» **WORK INSTRUCTION 1**: In the tutorial text on the clipped policy loss, what happens to the ratios in the second part of the minimum operator?
» **WORK INSTRUCTION 2**: Write the next part of the tutorial text on the clipped policy loss, picking up right after its final sentence.

The precise formula of the loss is:

.. math::

    L(s,a,\theta_k,\theta) = \min\left(
    \frac{\pi_{\theta}(a|s)}{\pi_{\theta_k}(a|s)}  A^{\pi_{\theta_k}}(s,a), \;\;
    g(\epsilon, A^{\pi_{\theta_k}}(s,a))
    \right),

There are two components in that loss: in the first part of the minimum operator,
we simply compute an importance-weighted version of the REINFORCE loss (for example, a
REINFORCE loss that we have corrected for the fact that the current policy
configuration lags the one that was used for the data collection).
The second part of that minimum operator is a similar loss where we have clipped
the ratios when they exceeded or were below a given pair of thresholds.

This loss ensures that whether the advantage is positive or negative, policy
updates that would produce significant shifts from the previous configuration
are being discouraged.

This tutorial is structured as follows:

1. First, we will define a set of hyperparameters we will be using for training.

2. Next, we will focus on creating our environment, or simulator, using TorchRL's
   wrappers and transforms.

3. Next, we will design the policy network and the value model,
   which is indispensable to the loss function. These modules will be used
   to configure our loss module.

4. Next, we will create the replay buffer and data loader.

5. Finally, we will run our training loop and analyze the results.

Throughout this tutorial, we'll be using the :mod:`tensordict` library.
:class:`~tensordict.TensorDict` is the lingua franca of TorchRL: it helps us abstract
what a module reads and writes and care less about the specific data
description and more about the algorithm itself.

» **Page images and extracted text**:
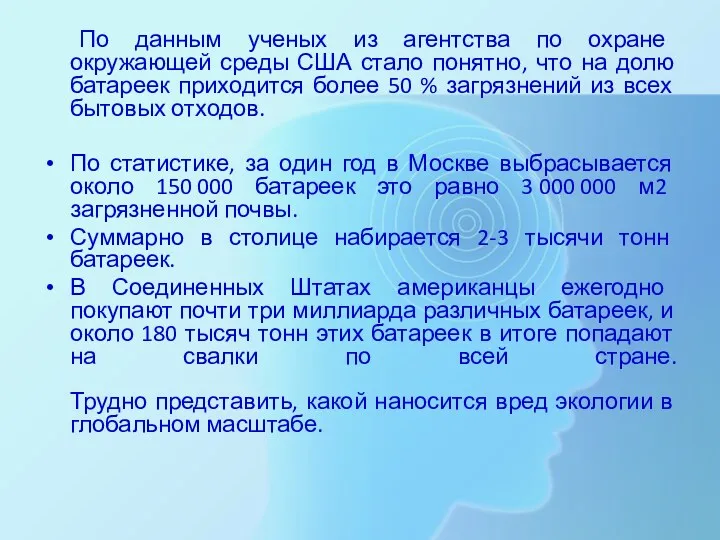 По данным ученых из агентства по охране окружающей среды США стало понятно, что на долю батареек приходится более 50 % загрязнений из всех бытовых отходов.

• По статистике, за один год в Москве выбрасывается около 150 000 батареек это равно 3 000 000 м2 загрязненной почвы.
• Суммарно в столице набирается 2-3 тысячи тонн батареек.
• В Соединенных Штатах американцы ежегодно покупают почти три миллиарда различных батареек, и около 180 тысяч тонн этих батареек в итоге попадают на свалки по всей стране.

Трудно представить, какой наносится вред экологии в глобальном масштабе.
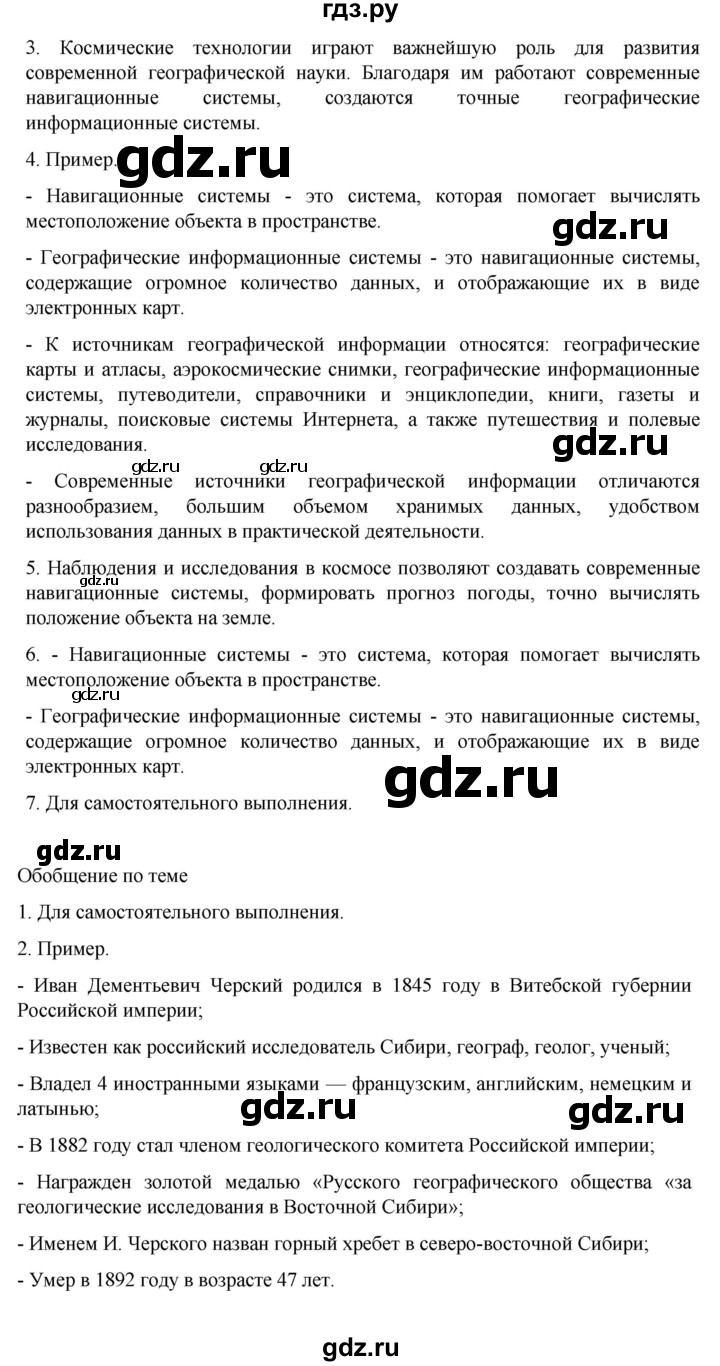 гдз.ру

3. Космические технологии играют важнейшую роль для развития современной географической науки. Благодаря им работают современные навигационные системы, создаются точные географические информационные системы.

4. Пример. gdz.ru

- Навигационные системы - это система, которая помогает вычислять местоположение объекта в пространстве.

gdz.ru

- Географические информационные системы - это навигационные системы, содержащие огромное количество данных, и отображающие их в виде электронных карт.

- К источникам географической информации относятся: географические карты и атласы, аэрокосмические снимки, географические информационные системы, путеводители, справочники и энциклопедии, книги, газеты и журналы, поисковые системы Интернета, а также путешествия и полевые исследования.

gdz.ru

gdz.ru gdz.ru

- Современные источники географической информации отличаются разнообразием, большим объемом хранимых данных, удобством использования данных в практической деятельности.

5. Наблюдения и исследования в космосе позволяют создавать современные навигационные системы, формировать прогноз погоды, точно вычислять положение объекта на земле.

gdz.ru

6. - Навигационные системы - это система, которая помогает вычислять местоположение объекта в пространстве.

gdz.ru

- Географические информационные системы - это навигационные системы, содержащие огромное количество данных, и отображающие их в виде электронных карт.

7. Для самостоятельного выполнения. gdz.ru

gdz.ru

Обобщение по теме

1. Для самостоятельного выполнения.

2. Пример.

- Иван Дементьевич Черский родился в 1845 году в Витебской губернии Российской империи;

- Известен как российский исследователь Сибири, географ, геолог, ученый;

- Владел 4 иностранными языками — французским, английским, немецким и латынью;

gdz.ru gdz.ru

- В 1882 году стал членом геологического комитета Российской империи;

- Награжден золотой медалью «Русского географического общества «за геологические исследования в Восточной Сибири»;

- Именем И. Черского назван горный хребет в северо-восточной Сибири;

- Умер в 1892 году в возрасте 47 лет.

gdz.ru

» **ANSWER SPACE 1**: They are clipped when they exceed or fall below a given pair of thresholds.

» **ANSWER SPACE 2**:
.. GENERATED FROM PYTHON SOURCE LINES 106-128

.. code-block:: default


    from collections import defaultdict

    import matplotlib.pyplot as plt
    import torch
    from tensordict.nn import TensorDictModule
    from tensordict.nn.distributions import NormalParamExtractor
    from torch import nn
    from torchrl.collectors import SyncDataCollector
    from torchrl.data.replay_buffers import ReplayBuffer
    from torchrl.data.replay_buffers.samplers import SamplerWithoutReplacement
    from torchrl.data.replay_buffers.storages import LazyTensorStorage
    from torchrl.envs import (Compose, DoubleToFloat, ObservationNorm, StepCounter,
                              TransformedEnv)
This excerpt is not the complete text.